INSTRUCTIONS TO FOLLOW
Write out the listing in full, matching it word for word.

--- SUPPLIED ENTRIES ---

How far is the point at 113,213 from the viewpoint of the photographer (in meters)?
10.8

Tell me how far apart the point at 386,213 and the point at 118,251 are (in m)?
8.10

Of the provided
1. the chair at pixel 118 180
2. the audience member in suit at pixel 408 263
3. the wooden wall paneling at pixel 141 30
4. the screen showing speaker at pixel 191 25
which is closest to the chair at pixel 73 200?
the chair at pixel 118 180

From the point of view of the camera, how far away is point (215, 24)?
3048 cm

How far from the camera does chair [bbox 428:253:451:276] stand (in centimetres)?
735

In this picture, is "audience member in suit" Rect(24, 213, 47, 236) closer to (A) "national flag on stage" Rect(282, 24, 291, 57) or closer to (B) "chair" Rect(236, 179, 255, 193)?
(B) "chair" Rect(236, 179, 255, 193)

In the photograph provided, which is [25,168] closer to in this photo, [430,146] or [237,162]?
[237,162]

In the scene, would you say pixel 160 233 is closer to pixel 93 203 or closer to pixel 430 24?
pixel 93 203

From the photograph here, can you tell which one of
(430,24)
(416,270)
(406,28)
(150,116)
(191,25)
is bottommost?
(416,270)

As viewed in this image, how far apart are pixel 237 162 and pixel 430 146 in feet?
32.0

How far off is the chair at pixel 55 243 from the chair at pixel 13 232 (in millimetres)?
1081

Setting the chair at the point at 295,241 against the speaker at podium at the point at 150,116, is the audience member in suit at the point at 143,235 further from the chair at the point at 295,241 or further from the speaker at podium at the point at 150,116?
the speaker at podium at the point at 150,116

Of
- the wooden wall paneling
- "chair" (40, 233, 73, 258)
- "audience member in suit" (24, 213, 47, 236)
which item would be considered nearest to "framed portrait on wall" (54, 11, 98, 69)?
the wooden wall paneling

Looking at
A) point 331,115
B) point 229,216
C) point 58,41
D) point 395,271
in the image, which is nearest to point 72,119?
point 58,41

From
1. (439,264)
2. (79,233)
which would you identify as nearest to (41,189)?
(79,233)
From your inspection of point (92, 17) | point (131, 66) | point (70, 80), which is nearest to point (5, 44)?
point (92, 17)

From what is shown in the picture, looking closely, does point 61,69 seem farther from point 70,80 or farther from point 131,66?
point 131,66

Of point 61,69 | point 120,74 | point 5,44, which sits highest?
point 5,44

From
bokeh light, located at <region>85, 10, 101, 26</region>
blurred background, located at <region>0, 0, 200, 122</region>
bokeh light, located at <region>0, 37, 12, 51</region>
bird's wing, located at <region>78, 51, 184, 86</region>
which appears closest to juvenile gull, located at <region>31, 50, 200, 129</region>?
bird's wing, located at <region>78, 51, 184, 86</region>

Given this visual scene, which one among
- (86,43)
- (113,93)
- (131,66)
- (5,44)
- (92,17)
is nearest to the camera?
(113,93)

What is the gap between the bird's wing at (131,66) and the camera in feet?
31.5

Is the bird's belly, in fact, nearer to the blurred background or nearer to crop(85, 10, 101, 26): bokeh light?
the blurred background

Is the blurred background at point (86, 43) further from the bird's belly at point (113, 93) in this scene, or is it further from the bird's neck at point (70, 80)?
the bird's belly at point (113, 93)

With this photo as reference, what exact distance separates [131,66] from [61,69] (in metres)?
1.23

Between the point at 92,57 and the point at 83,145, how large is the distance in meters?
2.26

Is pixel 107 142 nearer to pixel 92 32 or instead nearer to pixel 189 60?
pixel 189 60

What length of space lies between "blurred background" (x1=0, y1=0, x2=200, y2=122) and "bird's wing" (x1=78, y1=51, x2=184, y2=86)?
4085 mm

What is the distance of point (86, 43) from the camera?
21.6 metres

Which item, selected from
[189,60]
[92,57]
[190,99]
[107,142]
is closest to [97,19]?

---

EXERCISE RESULT
How far is the point at 113,213 from the viewpoint of the photographer (in meters)?
10.8

Tell me how far apart the point at 386,213 and the point at 118,251 are (in m)?
8.10

Of the provided
1. the chair at pixel 118 180
2. the audience member in suit at pixel 408 263
3. the wooden wall paneling at pixel 141 30
4. the screen showing speaker at pixel 191 25
which is closest to the chair at pixel 73 200?
the chair at pixel 118 180

From the point of view of the camera, how far away is point (215, 24)?
3048 cm

How far from the camera does chair [bbox 428:253:451:276] stand (in centimetres)?
735

In this picture, is "audience member in suit" Rect(24, 213, 47, 236) closer to (A) "national flag on stage" Rect(282, 24, 291, 57) or closer to (B) "chair" Rect(236, 179, 255, 193)?
(B) "chair" Rect(236, 179, 255, 193)

In the photograph provided, which is [25,168] closer to in this photo, [430,146] or [237,162]?
[237,162]

In the scene, would you say pixel 160 233 is closer to pixel 93 203 or closer to pixel 430 24?
pixel 93 203

From the photograph here, can you tell which one of
(430,24)
(416,270)
(406,28)
(150,116)
(191,25)
is bottommost?
(416,270)

As viewed in this image, how far apart are pixel 237 162 and pixel 430 146 in feet?
32.0

How far off is the chair at pixel 55 243 from the chair at pixel 13 232 (in millimetres)?
1081

Setting the chair at the point at 295,241 against the speaker at podium at the point at 150,116, is the audience member in suit at the point at 143,235 further from the chair at the point at 295,241 or further from the speaker at podium at the point at 150,116?
the speaker at podium at the point at 150,116

Of
- the wooden wall paneling
- "chair" (40, 233, 73, 258)
- "audience member in suit" (24, 213, 47, 236)
which item would be considered nearest to "framed portrait on wall" (54, 11, 98, 69)?
the wooden wall paneling

Looking at
A) point 331,115
B) point 229,216
C) point 58,41
D) point 395,271
in the image, which is nearest to point 72,119?
point 58,41

From
1. (439,264)
2. (79,233)
which would you identify as nearest to (41,189)?
(79,233)
From your inspection of point (92, 17) | point (131, 66) | point (70, 80), which is nearest to point (5, 44)?
point (92, 17)

From what is shown in the picture, looking closely, does point 61,69 seem farther from point 70,80 or farther from point 131,66?
point 131,66

Of point 61,69 | point 120,74 | point 5,44, which sits highest?
point 5,44

From
bokeh light, located at <region>85, 10, 101, 26</region>
blurred background, located at <region>0, 0, 200, 122</region>
bokeh light, located at <region>0, 37, 12, 51</region>
bird's wing, located at <region>78, 51, 184, 86</region>
which appears closest to juvenile gull, located at <region>31, 50, 200, 129</region>?
bird's wing, located at <region>78, 51, 184, 86</region>

Given this visual scene, which one among
- (86,43)
- (113,93)
- (131,66)
- (5,44)
- (92,17)
is nearest to the camera?
(113,93)

What is the gap between the bird's wing at (131,66) and the camera in feet?
31.5

Is the bird's belly, in fact, nearer to the blurred background or nearer to crop(85, 10, 101, 26): bokeh light?
the blurred background

Is the blurred background at point (86, 43) further from the bird's belly at point (113, 93) in this scene, or is it further from the bird's neck at point (70, 80)?
the bird's belly at point (113, 93)

With this photo as reference, what exact distance separates [131,66] from [61,69] (in metres)?
1.23

Between the point at 92,57 and the point at 83,145, how large is the distance in meters?
2.26

Is pixel 107 142 nearer to pixel 92 32 or instead nearer to pixel 189 60?
pixel 189 60

What length of space lies between "blurred background" (x1=0, y1=0, x2=200, y2=122) and "bird's wing" (x1=78, y1=51, x2=184, y2=86)?
4085 mm

What is the distance of point (86, 43) from the camera?
21.6 metres

Which item, selected from
[189,60]
[92,57]
[190,99]
[107,142]
is closest to [97,19]?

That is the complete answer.